Zoo de Presbyter Kempe. Datgene wat hij in het midden brengt, zal zeker wel eenigszins overdreven zijn. Doch de opgang dien de „Gemeinschaftsbewegung" in Duitschland maakt, duidt toch wel aan, dat er in Duitschland toestanden zijn, die de leden der gemeente er toe brengen, om buiten de kerk en de ambtelijke bediening van Gods Woord te zoeken wat zij in de kerk niet vinden. In de „Gemeinschaften" treedt het element der gemeenteleden sterk op den voorgrond, al werken ook vele predikanten met hen ijverig mede. Wij blijven het echter betreuren, dat het feit, dat van vele kansels steenen in plaats van brood aan het volk gegeven worden, niet leidt tot het zoeken van de reformatie der kerk, maar wel tot het vormen van „Gemeinschaften" die toch nooit geven kunnen, wat de kerk geroepen is te schenken.

Zwitserland. Scheiding van Kerk en Staat in de stad van Calvijn.

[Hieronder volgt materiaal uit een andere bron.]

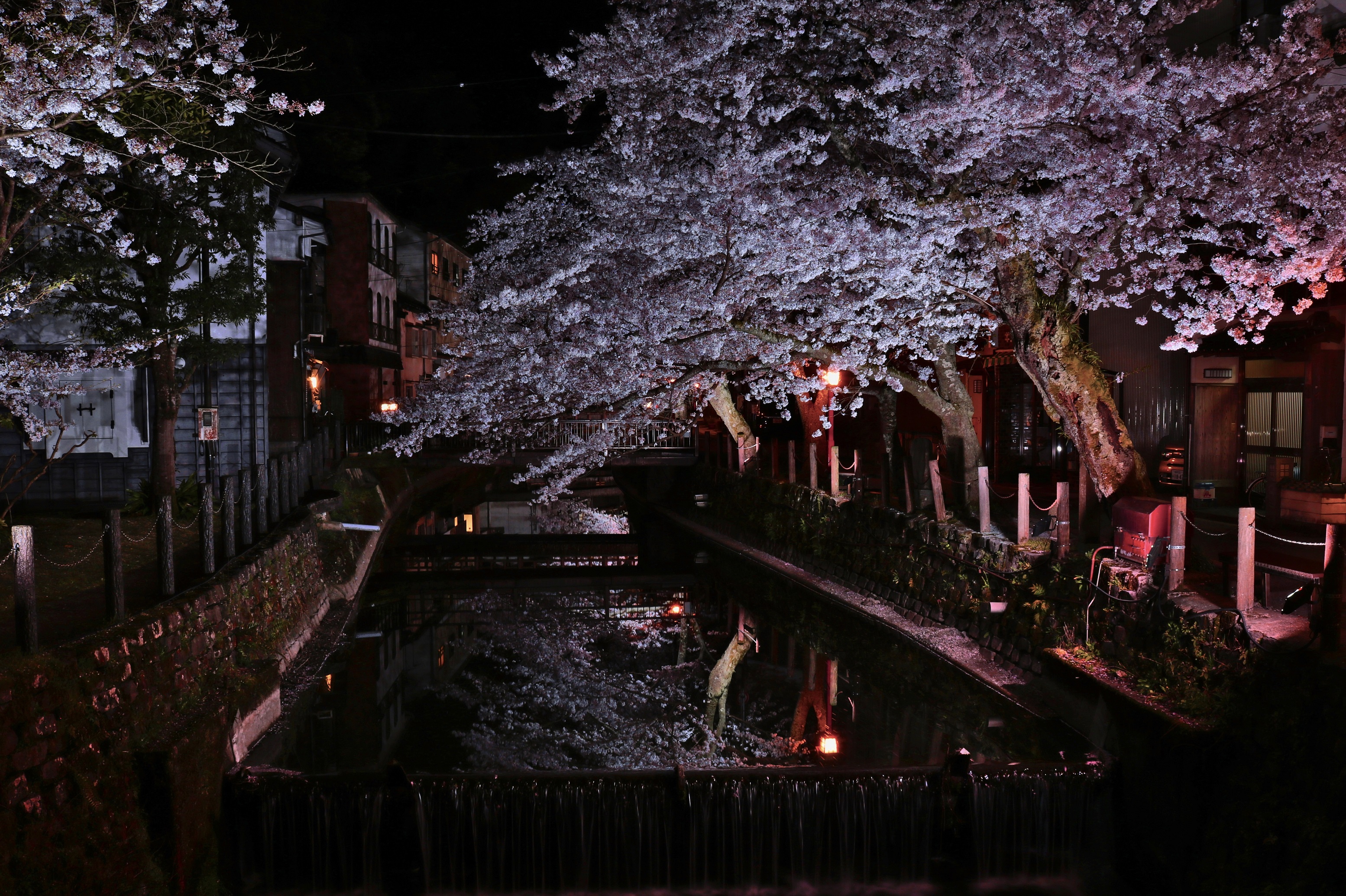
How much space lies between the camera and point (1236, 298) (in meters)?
12.6

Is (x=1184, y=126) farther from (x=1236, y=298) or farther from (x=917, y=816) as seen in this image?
(x=917, y=816)

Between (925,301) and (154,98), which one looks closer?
(154,98)

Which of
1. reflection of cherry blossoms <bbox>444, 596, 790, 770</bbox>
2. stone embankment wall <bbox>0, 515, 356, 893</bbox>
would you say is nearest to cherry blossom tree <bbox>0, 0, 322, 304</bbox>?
stone embankment wall <bbox>0, 515, 356, 893</bbox>

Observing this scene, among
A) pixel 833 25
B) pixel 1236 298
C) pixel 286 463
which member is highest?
pixel 833 25

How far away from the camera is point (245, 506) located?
43.8ft

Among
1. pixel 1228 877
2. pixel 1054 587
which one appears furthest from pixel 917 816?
pixel 1054 587

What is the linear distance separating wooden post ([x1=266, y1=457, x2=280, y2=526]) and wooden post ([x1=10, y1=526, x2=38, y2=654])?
26.5ft

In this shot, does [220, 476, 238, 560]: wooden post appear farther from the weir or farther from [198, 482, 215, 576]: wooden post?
the weir

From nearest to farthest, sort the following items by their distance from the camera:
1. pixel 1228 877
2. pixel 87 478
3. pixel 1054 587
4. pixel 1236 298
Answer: pixel 1228 877
pixel 1054 587
pixel 1236 298
pixel 87 478

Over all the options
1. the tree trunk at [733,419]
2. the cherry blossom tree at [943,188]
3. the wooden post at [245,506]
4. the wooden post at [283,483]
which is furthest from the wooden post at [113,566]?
the tree trunk at [733,419]

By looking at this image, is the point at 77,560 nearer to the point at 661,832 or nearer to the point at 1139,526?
the point at 661,832

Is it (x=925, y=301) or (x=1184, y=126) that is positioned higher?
(x=1184, y=126)

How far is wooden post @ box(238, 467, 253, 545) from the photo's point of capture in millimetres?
13352

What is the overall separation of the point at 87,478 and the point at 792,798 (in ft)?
58.1
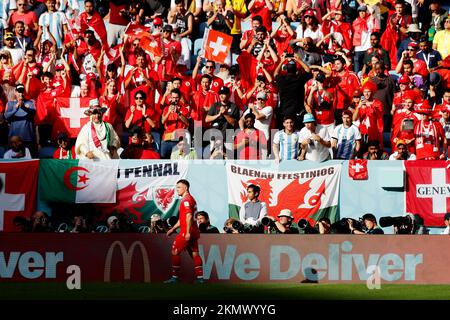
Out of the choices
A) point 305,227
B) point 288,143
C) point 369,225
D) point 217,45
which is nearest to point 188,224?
point 305,227

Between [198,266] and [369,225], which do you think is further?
[369,225]

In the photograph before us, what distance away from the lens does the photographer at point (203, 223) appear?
2045cm

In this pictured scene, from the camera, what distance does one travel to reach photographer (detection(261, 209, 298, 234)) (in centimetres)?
2061

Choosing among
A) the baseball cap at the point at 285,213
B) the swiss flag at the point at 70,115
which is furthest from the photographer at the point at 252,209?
the swiss flag at the point at 70,115

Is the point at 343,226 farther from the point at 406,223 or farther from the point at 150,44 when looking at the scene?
the point at 150,44

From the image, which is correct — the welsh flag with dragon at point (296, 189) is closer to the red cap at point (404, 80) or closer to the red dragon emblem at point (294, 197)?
the red dragon emblem at point (294, 197)

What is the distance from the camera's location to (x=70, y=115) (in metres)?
23.4

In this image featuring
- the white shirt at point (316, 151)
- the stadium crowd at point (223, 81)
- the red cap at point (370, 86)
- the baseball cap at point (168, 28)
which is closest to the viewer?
the white shirt at point (316, 151)

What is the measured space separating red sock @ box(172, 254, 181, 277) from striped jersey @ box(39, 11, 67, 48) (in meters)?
7.99

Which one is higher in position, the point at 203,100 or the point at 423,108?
the point at 203,100

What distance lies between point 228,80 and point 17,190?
5.26m

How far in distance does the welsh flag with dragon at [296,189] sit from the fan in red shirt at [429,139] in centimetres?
180

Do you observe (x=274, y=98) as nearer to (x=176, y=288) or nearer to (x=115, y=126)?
(x=115, y=126)
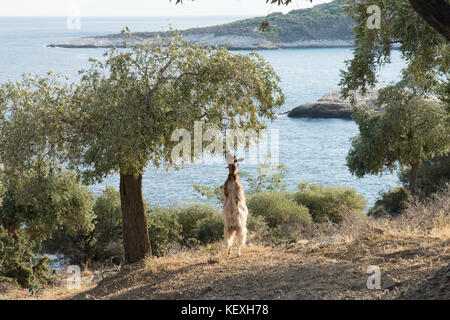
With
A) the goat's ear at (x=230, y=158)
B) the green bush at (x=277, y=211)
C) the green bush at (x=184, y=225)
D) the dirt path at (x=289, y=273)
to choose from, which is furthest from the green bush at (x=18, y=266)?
the green bush at (x=277, y=211)

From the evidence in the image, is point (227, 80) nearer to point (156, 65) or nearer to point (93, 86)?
point (156, 65)

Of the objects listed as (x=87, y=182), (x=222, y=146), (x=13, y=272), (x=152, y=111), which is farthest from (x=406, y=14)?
(x=13, y=272)

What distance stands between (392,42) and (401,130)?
18187mm

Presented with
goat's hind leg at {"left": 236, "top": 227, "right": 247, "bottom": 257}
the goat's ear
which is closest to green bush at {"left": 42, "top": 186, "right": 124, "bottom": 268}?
goat's hind leg at {"left": 236, "top": 227, "right": 247, "bottom": 257}

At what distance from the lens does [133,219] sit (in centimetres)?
1294

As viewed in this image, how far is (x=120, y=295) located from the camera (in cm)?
1002

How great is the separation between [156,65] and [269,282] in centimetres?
522

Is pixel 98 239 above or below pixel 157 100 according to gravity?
below

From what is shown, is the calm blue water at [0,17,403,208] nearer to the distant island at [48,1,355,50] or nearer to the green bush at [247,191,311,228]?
the distant island at [48,1,355,50]

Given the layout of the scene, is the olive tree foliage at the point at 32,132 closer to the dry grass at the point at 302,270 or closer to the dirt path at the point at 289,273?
the dry grass at the point at 302,270

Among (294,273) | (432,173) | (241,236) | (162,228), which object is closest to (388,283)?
(294,273)

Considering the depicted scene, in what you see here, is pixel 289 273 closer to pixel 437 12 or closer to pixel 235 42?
pixel 437 12

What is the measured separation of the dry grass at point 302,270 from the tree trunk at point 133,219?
603 millimetres

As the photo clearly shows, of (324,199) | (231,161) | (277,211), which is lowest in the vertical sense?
(324,199)
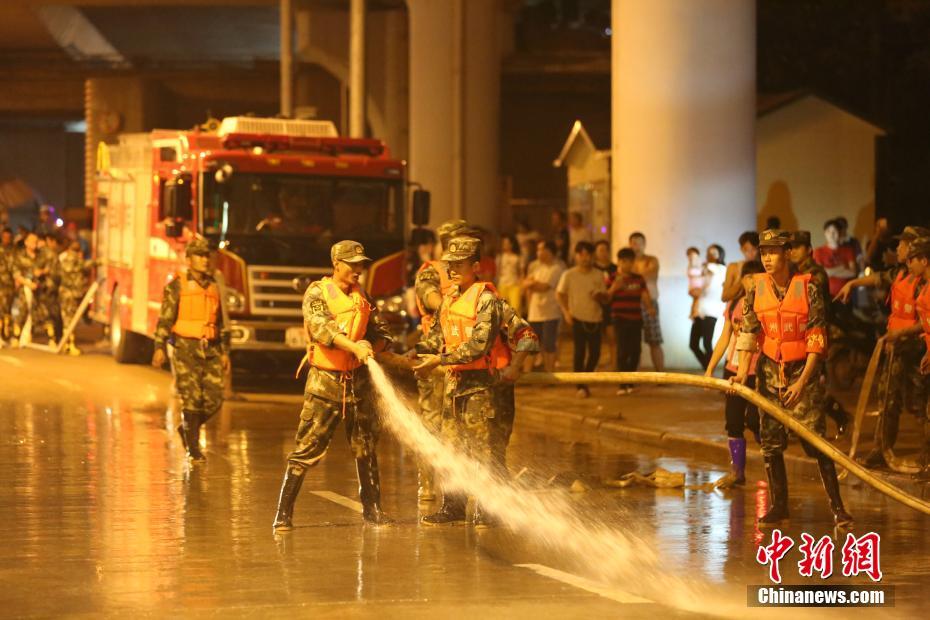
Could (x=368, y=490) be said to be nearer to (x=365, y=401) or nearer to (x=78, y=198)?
(x=365, y=401)

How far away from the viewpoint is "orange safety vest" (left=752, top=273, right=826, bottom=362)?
11898 millimetres

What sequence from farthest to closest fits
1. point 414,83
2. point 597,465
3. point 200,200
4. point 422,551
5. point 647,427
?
A: point 414,83, point 200,200, point 647,427, point 597,465, point 422,551

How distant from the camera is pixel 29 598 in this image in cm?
925

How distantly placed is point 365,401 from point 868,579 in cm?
355

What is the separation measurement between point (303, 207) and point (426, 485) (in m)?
9.64

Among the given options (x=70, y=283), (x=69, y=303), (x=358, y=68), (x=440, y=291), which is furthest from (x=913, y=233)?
(x=70, y=283)

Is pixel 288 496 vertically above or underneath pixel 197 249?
underneath

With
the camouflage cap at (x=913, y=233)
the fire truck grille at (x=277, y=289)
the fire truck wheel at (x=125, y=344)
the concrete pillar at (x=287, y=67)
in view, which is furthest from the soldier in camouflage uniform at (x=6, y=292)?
the camouflage cap at (x=913, y=233)

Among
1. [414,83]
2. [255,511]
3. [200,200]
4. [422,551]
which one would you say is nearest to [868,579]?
[422,551]

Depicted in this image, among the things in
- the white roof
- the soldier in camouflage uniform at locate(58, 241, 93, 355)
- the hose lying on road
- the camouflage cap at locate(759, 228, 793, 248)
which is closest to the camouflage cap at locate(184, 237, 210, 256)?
the hose lying on road

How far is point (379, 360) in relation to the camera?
11750 millimetres

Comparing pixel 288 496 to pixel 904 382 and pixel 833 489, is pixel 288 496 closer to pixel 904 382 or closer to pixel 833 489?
pixel 833 489

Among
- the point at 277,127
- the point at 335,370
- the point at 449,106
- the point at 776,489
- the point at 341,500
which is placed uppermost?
the point at 449,106

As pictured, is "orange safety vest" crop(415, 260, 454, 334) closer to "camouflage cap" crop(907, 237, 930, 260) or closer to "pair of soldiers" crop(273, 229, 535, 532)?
"pair of soldiers" crop(273, 229, 535, 532)
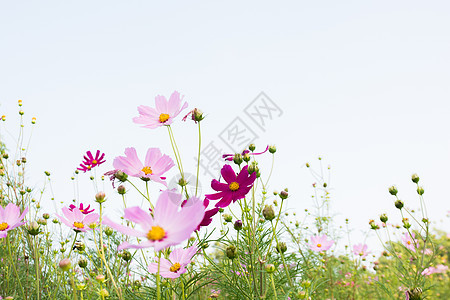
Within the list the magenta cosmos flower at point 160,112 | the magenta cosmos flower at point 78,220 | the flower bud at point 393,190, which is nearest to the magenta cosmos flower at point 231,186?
the magenta cosmos flower at point 160,112

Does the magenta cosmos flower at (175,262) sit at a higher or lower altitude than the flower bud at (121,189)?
lower

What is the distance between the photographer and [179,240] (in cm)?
49

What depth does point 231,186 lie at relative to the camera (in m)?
0.99

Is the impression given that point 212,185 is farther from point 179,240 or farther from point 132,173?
point 179,240

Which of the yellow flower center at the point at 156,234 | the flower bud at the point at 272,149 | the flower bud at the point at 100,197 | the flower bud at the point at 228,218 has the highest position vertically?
the flower bud at the point at 272,149

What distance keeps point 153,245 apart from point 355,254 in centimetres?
268

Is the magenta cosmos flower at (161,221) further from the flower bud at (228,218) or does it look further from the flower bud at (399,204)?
the flower bud at (399,204)

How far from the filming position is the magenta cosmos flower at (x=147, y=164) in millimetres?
863

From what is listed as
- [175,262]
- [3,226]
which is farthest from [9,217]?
[175,262]

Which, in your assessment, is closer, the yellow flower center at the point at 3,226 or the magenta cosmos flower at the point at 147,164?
the magenta cosmos flower at the point at 147,164

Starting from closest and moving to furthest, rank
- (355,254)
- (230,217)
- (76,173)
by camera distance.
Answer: (230,217), (76,173), (355,254)

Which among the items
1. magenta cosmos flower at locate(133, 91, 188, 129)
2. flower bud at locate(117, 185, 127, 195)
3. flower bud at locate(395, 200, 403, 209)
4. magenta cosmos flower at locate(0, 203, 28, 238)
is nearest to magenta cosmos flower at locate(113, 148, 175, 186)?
magenta cosmos flower at locate(133, 91, 188, 129)

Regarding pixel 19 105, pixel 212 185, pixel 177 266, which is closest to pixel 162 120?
pixel 212 185

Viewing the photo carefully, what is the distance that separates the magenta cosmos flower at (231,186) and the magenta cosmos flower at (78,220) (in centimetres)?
36
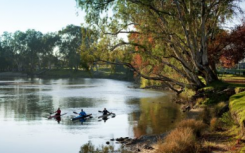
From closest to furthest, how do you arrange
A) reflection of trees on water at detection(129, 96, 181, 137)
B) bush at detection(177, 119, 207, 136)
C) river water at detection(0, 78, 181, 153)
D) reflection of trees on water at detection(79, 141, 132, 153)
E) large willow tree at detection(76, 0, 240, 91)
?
bush at detection(177, 119, 207, 136) → reflection of trees on water at detection(79, 141, 132, 153) → river water at detection(0, 78, 181, 153) → reflection of trees on water at detection(129, 96, 181, 137) → large willow tree at detection(76, 0, 240, 91)

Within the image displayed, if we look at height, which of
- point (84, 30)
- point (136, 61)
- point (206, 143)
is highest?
point (84, 30)

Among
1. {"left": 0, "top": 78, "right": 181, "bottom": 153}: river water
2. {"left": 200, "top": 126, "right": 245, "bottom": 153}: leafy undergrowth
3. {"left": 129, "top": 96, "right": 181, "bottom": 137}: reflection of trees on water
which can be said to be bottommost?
{"left": 0, "top": 78, "right": 181, "bottom": 153}: river water

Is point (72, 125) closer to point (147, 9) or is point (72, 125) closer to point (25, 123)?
point (25, 123)


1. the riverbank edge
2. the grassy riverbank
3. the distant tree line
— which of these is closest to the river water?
the riverbank edge

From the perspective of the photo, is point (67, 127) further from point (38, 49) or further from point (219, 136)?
point (38, 49)

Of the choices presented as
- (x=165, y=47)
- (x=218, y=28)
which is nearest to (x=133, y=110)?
(x=165, y=47)

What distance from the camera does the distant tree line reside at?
147 metres

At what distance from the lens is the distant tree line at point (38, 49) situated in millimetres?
147250

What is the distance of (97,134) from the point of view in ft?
83.6

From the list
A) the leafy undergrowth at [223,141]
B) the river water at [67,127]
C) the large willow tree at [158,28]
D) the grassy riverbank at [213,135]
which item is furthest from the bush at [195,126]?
the large willow tree at [158,28]

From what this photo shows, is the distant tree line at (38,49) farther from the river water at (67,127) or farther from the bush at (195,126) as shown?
the bush at (195,126)

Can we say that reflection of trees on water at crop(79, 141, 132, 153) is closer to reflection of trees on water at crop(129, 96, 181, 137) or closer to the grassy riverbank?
the grassy riverbank

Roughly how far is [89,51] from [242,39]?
18094 millimetres

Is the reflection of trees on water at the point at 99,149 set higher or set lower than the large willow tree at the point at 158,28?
lower
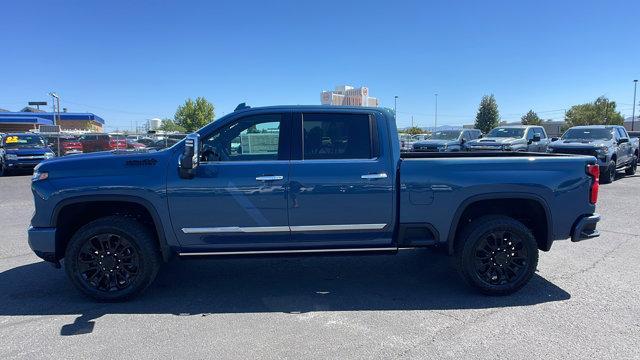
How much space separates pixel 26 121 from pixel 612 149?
58.8 metres

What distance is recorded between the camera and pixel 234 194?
4277 mm

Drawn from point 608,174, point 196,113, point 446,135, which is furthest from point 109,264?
point 196,113

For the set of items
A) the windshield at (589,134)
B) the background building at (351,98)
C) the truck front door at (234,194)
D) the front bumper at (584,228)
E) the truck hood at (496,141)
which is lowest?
the front bumper at (584,228)

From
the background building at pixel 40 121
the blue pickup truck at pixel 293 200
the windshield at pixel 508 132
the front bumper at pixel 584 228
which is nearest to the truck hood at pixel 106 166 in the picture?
the blue pickup truck at pixel 293 200

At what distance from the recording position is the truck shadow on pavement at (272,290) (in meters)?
4.29

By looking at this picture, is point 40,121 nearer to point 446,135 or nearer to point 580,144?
point 446,135

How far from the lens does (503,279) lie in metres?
4.57

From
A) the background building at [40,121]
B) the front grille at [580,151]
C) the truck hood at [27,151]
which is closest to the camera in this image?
the front grille at [580,151]

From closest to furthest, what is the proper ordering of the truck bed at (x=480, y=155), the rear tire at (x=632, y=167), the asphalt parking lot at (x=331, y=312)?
the asphalt parking lot at (x=331, y=312) < the truck bed at (x=480, y=155) < the rear tire at (x=632, y=167)

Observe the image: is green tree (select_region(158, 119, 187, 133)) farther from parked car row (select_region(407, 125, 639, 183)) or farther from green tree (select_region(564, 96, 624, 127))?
green tree (select_region(564, 96, 624, 127))

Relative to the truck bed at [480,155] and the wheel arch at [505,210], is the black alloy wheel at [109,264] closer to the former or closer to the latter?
the truck bed at [480,155]

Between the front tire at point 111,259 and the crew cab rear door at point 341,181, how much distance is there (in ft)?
4.89

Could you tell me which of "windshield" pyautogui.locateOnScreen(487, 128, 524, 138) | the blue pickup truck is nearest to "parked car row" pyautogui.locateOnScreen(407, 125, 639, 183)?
"windshield" pyautogui.locateOnScreen(487, 128, 524, 138)

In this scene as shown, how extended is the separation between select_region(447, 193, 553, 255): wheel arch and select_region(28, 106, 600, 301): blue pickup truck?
0.05 feet
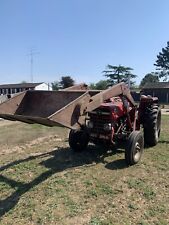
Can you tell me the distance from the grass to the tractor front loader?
452 mm

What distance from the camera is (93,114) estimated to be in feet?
24.1

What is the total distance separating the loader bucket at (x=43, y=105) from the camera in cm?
559

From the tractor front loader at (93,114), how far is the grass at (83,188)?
452 mm

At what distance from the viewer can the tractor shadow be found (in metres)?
5.50

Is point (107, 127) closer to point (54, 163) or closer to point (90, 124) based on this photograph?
point (90, 124)

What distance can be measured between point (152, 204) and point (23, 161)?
3520 mm

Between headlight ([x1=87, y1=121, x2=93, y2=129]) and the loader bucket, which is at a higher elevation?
the loader bucket

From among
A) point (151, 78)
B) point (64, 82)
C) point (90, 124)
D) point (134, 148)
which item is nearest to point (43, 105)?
point (90, 124)

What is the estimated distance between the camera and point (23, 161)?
7.56 metres

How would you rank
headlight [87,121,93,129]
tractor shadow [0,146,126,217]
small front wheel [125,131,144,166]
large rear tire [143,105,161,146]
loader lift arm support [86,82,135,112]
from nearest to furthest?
tractor shadow [0,146,126,217] < loader lift arm support [86,82,135,112] < small front wheel [125,131,144,166] < headlight [87,121,93,129] < large rear tire [143,105,161,146]

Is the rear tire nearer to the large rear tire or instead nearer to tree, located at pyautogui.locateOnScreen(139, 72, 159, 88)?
the large rear tire

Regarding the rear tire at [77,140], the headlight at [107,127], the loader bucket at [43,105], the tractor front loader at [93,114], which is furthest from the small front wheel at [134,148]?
the loader bucket at [43,105]

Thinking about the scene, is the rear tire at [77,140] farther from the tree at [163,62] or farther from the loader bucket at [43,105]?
the tree at [163,62]

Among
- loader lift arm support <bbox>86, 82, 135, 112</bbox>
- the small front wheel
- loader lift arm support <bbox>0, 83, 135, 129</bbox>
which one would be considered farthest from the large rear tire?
loader lift arm support <bbox>0, 83, 135, 129</bbox>
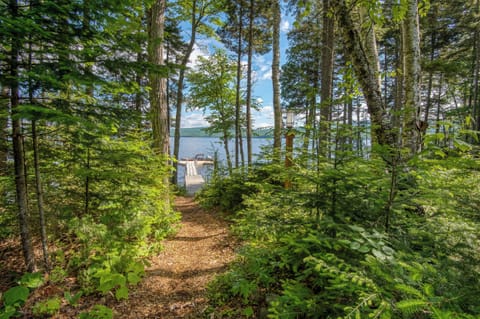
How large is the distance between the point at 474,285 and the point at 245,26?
856 centimetres

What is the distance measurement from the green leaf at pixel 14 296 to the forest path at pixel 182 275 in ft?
2.36

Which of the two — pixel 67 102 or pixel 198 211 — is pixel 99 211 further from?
pixel 198 211

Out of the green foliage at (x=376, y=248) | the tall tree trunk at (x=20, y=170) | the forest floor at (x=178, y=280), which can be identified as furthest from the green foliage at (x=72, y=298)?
the green foliage at (x=376, y=248)

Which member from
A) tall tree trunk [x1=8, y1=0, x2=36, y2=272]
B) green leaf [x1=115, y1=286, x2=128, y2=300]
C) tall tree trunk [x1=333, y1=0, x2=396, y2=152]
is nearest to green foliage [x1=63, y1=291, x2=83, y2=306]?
green leaf [x1=115, y1=286, x2=128, y2=300]

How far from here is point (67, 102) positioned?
1.94 m

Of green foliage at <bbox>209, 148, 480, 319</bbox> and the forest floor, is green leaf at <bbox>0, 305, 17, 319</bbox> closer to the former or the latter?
the forest floor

Geneve heeft dan nu ook scheiding van Kerk en Staat verkregen. De volksstemming maakte met een kleine meerderheid van ongeveer 800 stemmen uit, dat voortaan de kerk zelfstandig zal bestaan. De hoogleeraar Dr. von Orelli schrijft in zijn Kirchenfreund: „De indruk van de eigenlijk voor allen onverwachte gebeurtenis was op dien Zondag, naar het getuigenis van vele ooggetuigen, onbeschrijfelijk. Het treffendst was de droefheid van dezulken, die van overtuiging waren dat door deze verandering het palladium van uit Oud-Genève verwoest was. Men hoorde die patriotten op de openbare pleinen snikken als kinderen. Van onderscheidene andere menschen zegt men, dat zij door het verdriet, dat zij hadden over den uitslag van de stemming, ernstig ziek zijn geworden. Als een bewijs dat de ontroering tot groote hoogte was gestegen, mag wel gelden dat eenige politici op denzelfden avond waarop de beslissing viel, besloten, eene beweging op touw te zetten, om de gevallen beslissing weder ongedaan te maken — een doen dat op republikeinsch standpunt niet te verdedigen is en dat ook uit een kerkelijk oogpunt verwerpelijk moet genoemd worden. Want daardoor zouden

de hartstochten van de hel gaan losbarsten, welke de kerkelijke ontwikkeling zeer in gevaar zouden brengen. Voor de kerkelijke ontwikkeling zijn de omstandigheden bij uitstek gunstig, omdat door alle partijen, inzonderheid door hen die scheiding van Kerk en Staat voorstonden, beloofd is, dat zij wilden medewerken om de kerk opnieuw te bouwen, terwijl zij zich niet ongeneigd toonen om allerlei concessiën te doen. Het Journal de Gerieve heeft ook op Maandag na de stemming het plan om een tegen-veldtocht te organiseeren, streng afgekeurd, en de „Consistoire" heeft met veel waardigheid het feit dat er eenmaal lag, erkend en den eersten stap gedaan om te beraadslagen, hoe men nu verder handelen moet. Wij voegen hieraan toe, dat men de Roomschen verwijt, dat zij bij de stemming den doorslag gegeven hebben; hetgeen zij echter alleen konden doen, omdat de Protestanten zoo sterk verdeeld waren. De oud-Roomschen hebben, hetgeen wel van zelt spreekt, tegen de scheiding gestemd. De Semaine religieuse beweert, dat de vele menschen die van alle kerk vervreemd waren, die steeds radicaal stemden en van geboorte Roomsch waren, den doorslag gegeven hebben. Met die personen heeft men niet gerekend en daarom heefi men zich verrekend. Een blad neemt het gebeurde zeer tragisch op, en beweert dat de Roomschgezinden voor de „Kerk van Calvijn" het graf gedolven hebben. Het zou echter geen ongeluk zijn, wanneer de Roomschen de Protestantsche Kerk van Geneve wilden helpen eindelijk op eigen beenen te staan".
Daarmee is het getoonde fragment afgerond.